Mittwoch, 23. April 2014

Schulden geerbt?

Mit dem Erbfall gehen auch die Schulden auf den oder die Erben über. Die Erben werden Gesamtrechtsnachfolger des Verstorbenen. Manchmal sind die Schulden höher als das Vermögen. Das wiederum stellt sich oft erst heraus, wenn die sechswöchige Frist, innerhalb der das Erbe hätte ausgeschlagen werden können, längst abgelaufen ist.

Das aber bedeutet keineswegs, daß die Erben jetzt unweigerlich mit ihren gesamten (Eigen-)Vermögen sowie mit ihren Einkommen für die geerbten Schulden einzustehen haben. Die Erben können dafür sorgen, daß sie für diese Schulden nur mit dem Nachlaß haften müssen. Zwar können die Erben die Möglichkeit verlieren, eine Haftungsbeschränkung herbeizuführen. Grundsätzlich ist es aber auch noch Jahre nach dem Erbfall möglich, die Beschränkung der Haftung auf den Nachlaß zu erreichen.

Erben, die zum Zeitpunkt des Erbfalls noch minderjährig waren, haben darüber hinaus die Möglichkeit,  dafür zu sorgen, daß sie für geerbte Schulden nur mit demjenigen Vermögen haften, das sie bei Eintritt der Volljährigkeit hatten.

* **Gesammeltes Material**

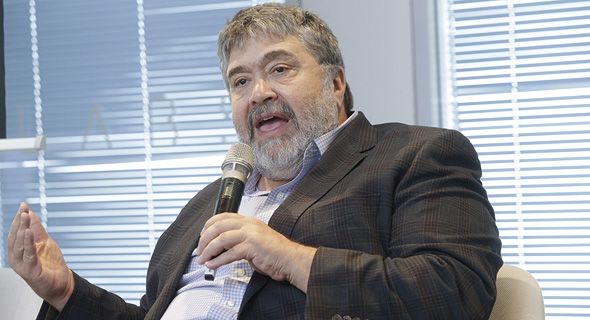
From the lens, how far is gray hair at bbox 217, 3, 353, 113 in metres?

* **Deine Aufgaben**
[a] Beantworte anhand des Textes über geerbte Schulden die folgenden Fragen.
(i) Wie lang ist die Frist, innerhalb der das Erbe hätte ausgeschlagen werden können?
(ii) Was werden die Erben mit dem Erbfall?
(iii) Mit welchem Vermögen haften Erben, die beim Erbfall minderjährig waren, auf Wunsch für geerbte Schulden?
[b] Zitiere aus dem Text über geerbte Schulden wörtlich die Passage, die mit „Mit dem Erbfall“ beginnt und mit „längst abgelaufen ist.“ endet.
Die Daten stammen aus einer anderen Quelle.

* **Antworten je Aufgabe**
[a]
(i) Sechs Wochen.
(ii) Gesamtrechtsnachfolger des Verstorbenen.
(iii) Nur mit demjenigen Vermögen, das sie bei Eintritt der Volljährigkeit hatten.

[b]
Mit dem Erbfall gehen auch die Schulden auf den oder die Erben über. Die Erben werden Gesamtrechtsnachfolger des Verstorbenen. Manchmal sind die Schulden höher als das Vermögen. Das wiederum stellt sich oft erst heraus, wenn die sechswöchige Frist, innerhalb der das Erbe hätte ausgeschlagen werden können, längst abgelaufen ist.